Site Reliability Engineer Developer
Long Term Contract
OCC, DC, & Endeavor Job Overview: Delta IT is on a journey to becoming the best IT organization in the airline industry, a journey of transformation. We are changing the way we do business from top to bottom as we strive to create meaningful and innovative solutions and are looking for team members to help us realize our vision. The Sr. Systems Engineer will possess a passion for technology and ensure 24x7 highly available and reliable operations systems for Delta.

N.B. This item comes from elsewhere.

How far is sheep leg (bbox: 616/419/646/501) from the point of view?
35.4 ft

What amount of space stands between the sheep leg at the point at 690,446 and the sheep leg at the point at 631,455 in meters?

The successful candidate will be a highly motivated professional who can work in a fast-paced fluid environment and provide business facing application support, monitoring, analytics, and SLA management.
- Associate's degree or industry certification in an applicable IT field, in addition to four years applicable experience in the design/administration/support of one or more platforms; or Bachelor's degree in an IT field, in addition to two years applicable experience in the design/administration/support of one or more platforms; or five years equivalent in depth experience in the above related areas
- 5 or more years of experience as a Systems Engineer or Site Reliability Engineer
- 2 or more years of experience with ops automation using a scripting language such as Python or Ansible
- Experience with Dynatrace APM and synthetic monitoring
- Experience with airline applications and infrastructure technology is a plus
- Execute on the Incident, Change Management, Problem Management processes
- Building and supporting a reliable application suite for the environment in order to meet the development and maintenance requirements of systems/platforms.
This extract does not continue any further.